* Start Page extract *

Donor Intent and the Future of Higher Education Philanthropy



“Donor Intent and the Future of Higher Education Philanthropy”

Panel I: “Broken Covenants: Three Stories, Several Lawsuits”

Remarks from Anne Yastremski, Executive Director, Preserve Educational Choice,

on Randolph-Macon Woman’s College

I would like to thank Dr. Frederic Fransen of the Center for Excellence in Higher Education for organizing this conference that has brought all of us together to discuss the important issue of donor intent. I would also like to thank Mr. Ronald Malone for serving as moderator of this panel.

Many of you may have not heard of Randolph-Macon Woman’s College (R-MWC) – or perhaps only have become aware of my alma mater recently, as news articles about the ongoing donor intent lawsuits and the recent attempt to sell art from the College’s museum have been covered by the national media.

So I would like to take a moment to tell you a little bit about my college. From its founding in 1891, R-MWC has been exceptional for its focus on academics. Not simply a “finishing school,” until 1903 R-MWC was the only southern woman’s college that offered four years of study. It was also the first southern woman’s college to be granted a Phi Beta Kappa charter (1916) and to be accredited by the American Chemical Society and the Southern Association of Colleges and Schools.


R-MWC’s most well-known alumna is the Nobel and Pulitzer Prize-winning author Pearl S. Buck (Class of 1914). Her work as an activist clearly embodied the College’s motto the “Life More Abundant” (Vita Abundantior), but she is only the most famous woman in several generations of thousands of R-MWC women that have left Lynchburg, Virginia to return to their communities and serve the world. 

To borrow shamelessly from Daniel Webster’s 1818 closing argument to the U.S. Supreme Court about his alma mater Dartmouth: Randolph-Macon Woman’s College is a small college – yet there are those who love it. With less than 13,000 living alumnae, the College ranks consistently in the top one percent of alumnae participation in giving, placing it among the top 30 institutions nationwide.

Which begs the obvious question – why am I here today to talk to you about four lawsuits that have been brought against the College and funded by these very same people that love their alma mater? Our story differs a bit from those of the other panelists – our lawsuits are not based upon one magnificent gift or the intent of a single generous family but rather upon thousands of gifts given by both large and more modest donors over more than one hundred years to a specific charitable purpose – educating women in the liberal arts.

In 2003, the Board of Trustees of R-MWC created a Strategic Planning Steering Committee with a mission to "develop strategic initiatives that will ensure the future of R-MWC as an academically excellent woman's college.” Less than three years later, on September 9, 2006, the College’s Board of Trustees voted on the Committee’s recommendation to take the college coeducational at the beginning of the next academic year. I think we can all agree that the Committee failed to meet its mission.

The trustees argued that the College could not survive as a woman’s college, basing their argument on research that they commissioned from a marketing firm as well as the College’s own internal financial models. They declined to share the details of the research or the models with anyone outside of the Board.

* End Page extract *

■ **Exercise requirements**:
1. According to the remarks on Randolph-Macon Woman's College, on what date did the Board of Trustees vote to make the college coeducational?
2. Render the records from the line containing "When examining this" through the end of the records as a JSON list of strings, with one string per line and blank lines omitted.

* Start Recorded data *

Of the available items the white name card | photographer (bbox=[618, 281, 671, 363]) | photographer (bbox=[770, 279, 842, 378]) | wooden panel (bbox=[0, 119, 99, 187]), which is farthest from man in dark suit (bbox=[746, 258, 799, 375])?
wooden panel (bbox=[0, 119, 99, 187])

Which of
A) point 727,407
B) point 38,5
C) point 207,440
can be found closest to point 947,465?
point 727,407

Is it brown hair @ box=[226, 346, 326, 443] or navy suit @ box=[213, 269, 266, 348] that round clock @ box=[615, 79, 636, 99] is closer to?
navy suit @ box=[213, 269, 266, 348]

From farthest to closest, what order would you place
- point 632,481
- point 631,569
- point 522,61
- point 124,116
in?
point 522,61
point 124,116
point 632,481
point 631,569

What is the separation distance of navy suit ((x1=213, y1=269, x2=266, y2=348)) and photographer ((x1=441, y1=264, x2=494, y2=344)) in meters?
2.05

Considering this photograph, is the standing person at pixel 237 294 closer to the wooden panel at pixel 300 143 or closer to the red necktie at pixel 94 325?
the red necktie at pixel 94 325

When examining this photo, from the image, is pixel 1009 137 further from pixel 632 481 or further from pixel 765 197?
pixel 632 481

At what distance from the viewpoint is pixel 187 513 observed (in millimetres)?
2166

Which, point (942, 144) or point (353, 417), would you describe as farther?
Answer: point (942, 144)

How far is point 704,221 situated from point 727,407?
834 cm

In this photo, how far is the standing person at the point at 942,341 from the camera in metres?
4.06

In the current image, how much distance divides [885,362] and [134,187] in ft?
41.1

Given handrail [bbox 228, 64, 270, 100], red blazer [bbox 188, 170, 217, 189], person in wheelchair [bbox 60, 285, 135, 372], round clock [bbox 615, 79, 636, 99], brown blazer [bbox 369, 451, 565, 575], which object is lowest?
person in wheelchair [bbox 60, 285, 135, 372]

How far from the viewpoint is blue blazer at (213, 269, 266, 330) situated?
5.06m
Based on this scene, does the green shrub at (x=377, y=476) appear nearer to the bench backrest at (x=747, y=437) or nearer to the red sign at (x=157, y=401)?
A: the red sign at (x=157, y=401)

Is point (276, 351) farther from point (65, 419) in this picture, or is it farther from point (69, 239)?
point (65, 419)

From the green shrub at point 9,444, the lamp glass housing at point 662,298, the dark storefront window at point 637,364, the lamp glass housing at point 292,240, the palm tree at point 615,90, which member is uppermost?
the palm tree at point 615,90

* End Recorded data *

■ **Answer list**:
1. September 9, 2006

2.
[
  "When examining this photo, from the image, is pixel 1009 137 further from pixel 632 481 or further from pixel 765 197?",
  "pixel 632 481",
  "At what distance from the viewpoint is pixel 187 513 observed (in millimetres)?",
  "2166",
  "Which, point (942, 144) or point (353, 417), would you describe as farther?",
  "Answer: point (942, 144)",
  "How far is point 704,221 situated from point 727,407?",
  "834 cm",
  "In this photo, how far is the standing person at the point at 942,341 from the camera in metres?",
  "4.06",
  "In the current image, how much distance divides [885,362] and [134,187] in ft?",
  "41.1",
  "Given handrail [bbox 228, 64, 270, 100], red blazer [bbox 188, 170, 217, 189], person in wheelchair [bbox 60, 285, 135, 372], round clock [bbox 615, 79, 636, 99], brown blazer [bbox 369, 451, 565, 575], which object is lowest?",
  "person in wheelchair [bbox 60, 285, 135, 372]",
  "How far from the viewpoint is blue blazer at (213, 269, 266, 330) situated?",
  "5.06m",
  "Based on this scene, does the green shrub at (x=377, y=476) appear nearer to the bench backrest at (x=747, y=437) or nearer to the red sign at (x=157, y=401)?",
  "A: the red sign at (x=157, y=401)",
  "Is point (276, 351) farther from point (65, 419) in this picture, or is it farther from point (69, 239)?",
  "point (65, 419)",
  "From the green shrub at point 9,444, the lamp glass housing at point 662,298, the dark storefront window at point 637,364, the lamp glass housing at point 292,240, the palm tree at point 615,90, which member is uppermost?",
  "the palm tree at point 615,90"
]